In addition to my quest for the ultimate bookstore in San Francisco, or, if I’m brave, the Bay Area, I have found modes of comparison in other markets. I have spoken before about Elliot Bay Book Company at an old counting house in Seattle, but there was one in San Diego as well, called Upstart Crow & Co. I have found bookstores across the miles that draw me, despite or because of all surroundings. Which explains the demise of the tourism of Portzline.

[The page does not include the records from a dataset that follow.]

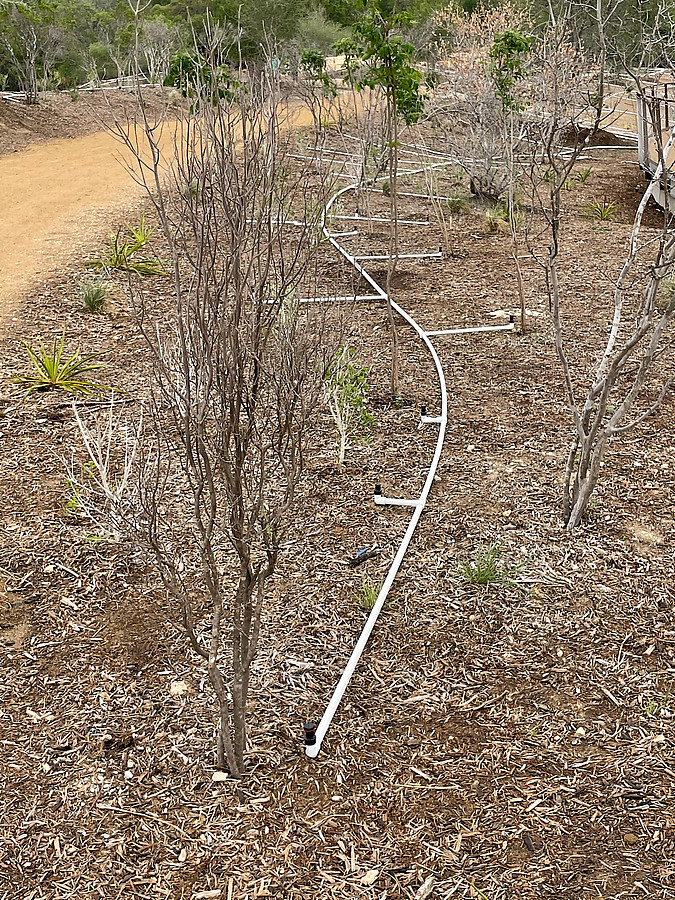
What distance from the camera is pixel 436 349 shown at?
5.73 metres

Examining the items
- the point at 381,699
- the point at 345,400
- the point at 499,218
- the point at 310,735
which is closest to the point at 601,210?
the point at 499,218

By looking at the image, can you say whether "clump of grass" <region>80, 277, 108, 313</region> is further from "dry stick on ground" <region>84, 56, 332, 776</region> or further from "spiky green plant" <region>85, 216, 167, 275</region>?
"dry stick on ground" <region>84, 56, 332, 776</region>

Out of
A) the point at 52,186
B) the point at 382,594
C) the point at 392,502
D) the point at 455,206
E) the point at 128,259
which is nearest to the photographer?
the point at 382,594

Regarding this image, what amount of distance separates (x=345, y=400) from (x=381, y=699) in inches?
78.7

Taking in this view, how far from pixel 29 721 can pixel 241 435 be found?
134 cm

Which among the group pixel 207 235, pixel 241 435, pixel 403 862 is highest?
pixel 207 235

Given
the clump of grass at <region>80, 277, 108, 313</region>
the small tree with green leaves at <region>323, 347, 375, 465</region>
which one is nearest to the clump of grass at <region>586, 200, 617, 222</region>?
the small tree with green leaves at <region>323, 347, 375, 465</region>

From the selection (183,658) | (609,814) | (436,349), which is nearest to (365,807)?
(609,814)

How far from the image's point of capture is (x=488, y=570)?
10.7 feet

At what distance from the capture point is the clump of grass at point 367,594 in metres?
3.20

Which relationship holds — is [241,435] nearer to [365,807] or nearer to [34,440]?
[365,807]

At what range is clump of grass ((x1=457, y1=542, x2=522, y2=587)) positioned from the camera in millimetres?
3283

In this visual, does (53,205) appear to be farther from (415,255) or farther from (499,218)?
(499,218)

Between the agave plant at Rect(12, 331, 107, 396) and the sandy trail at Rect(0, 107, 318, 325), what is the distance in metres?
→ 1.03
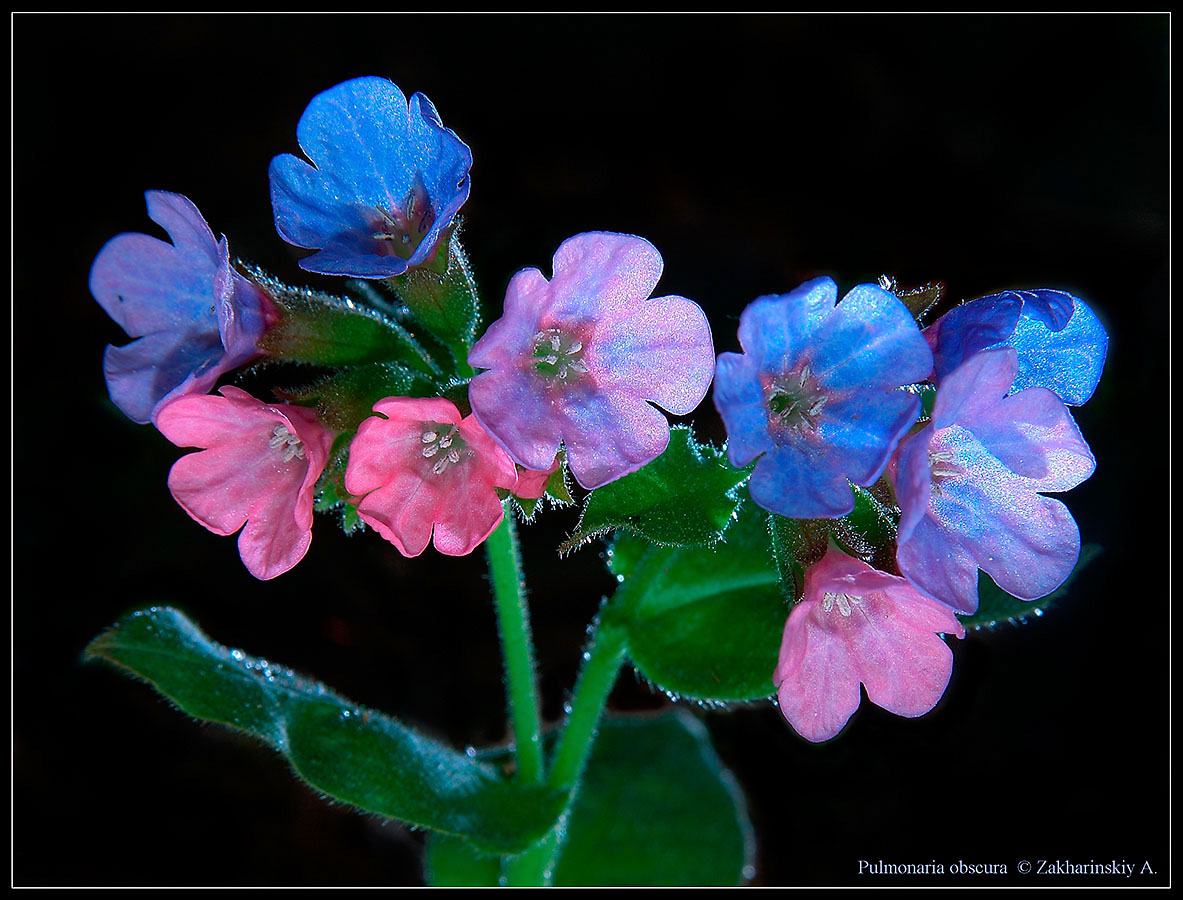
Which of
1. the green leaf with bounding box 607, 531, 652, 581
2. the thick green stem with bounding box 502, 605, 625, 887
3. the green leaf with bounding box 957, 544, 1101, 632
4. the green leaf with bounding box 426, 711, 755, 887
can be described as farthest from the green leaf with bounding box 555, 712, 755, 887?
the green leaf with bounding box 957, 544, 1101, 632

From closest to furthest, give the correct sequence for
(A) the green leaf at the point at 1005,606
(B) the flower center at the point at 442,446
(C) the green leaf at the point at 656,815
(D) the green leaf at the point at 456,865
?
(B) the flower center at the point at 442,446 → (A) the green leaf at the point at 1005,606 → (D) the green leaf at the point at 456,865 → (C) the green leaf at the point at 656,815

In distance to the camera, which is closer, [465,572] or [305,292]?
[305,292]

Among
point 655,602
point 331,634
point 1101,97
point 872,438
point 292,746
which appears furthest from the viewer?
point 1101,97

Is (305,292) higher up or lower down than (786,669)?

When I proposed the idea of knowing a city by its independent bookstores to my therapist, she suggested that I research the idea to make sure that it hadn’t been done before. I finally got the opportunity to do that research last weekend, and it led me to a book on Amazon.com called “Bookstore Tourism,” by Larry Portzline, a man who had provided tourists in Greenwich Village and Washington, D.C. with tours of the indies of those areas, and he was so fired up that he wanted to start a movement of indie bookstore tourism across the United States. When I went to his website, however, I found that he had bitten off more than he could chew, and was giving up…
Was it because he wanted the world to sing in perfect harmony, instead of just one city? But the draw is so enticing…when I think of Seattle or San Diego and my tome adventures stand out squarely in front of those cities in my mind like a Hollywood sign. And then I want to tour the West Coast.
So we start with a City.
And then, maybe move to another one, and not set it up as a guide, but as a memoir. For more people seem to want to visit where memoirs have been, than guidebooks. Ask Hemingway in his clean and well-lighted place.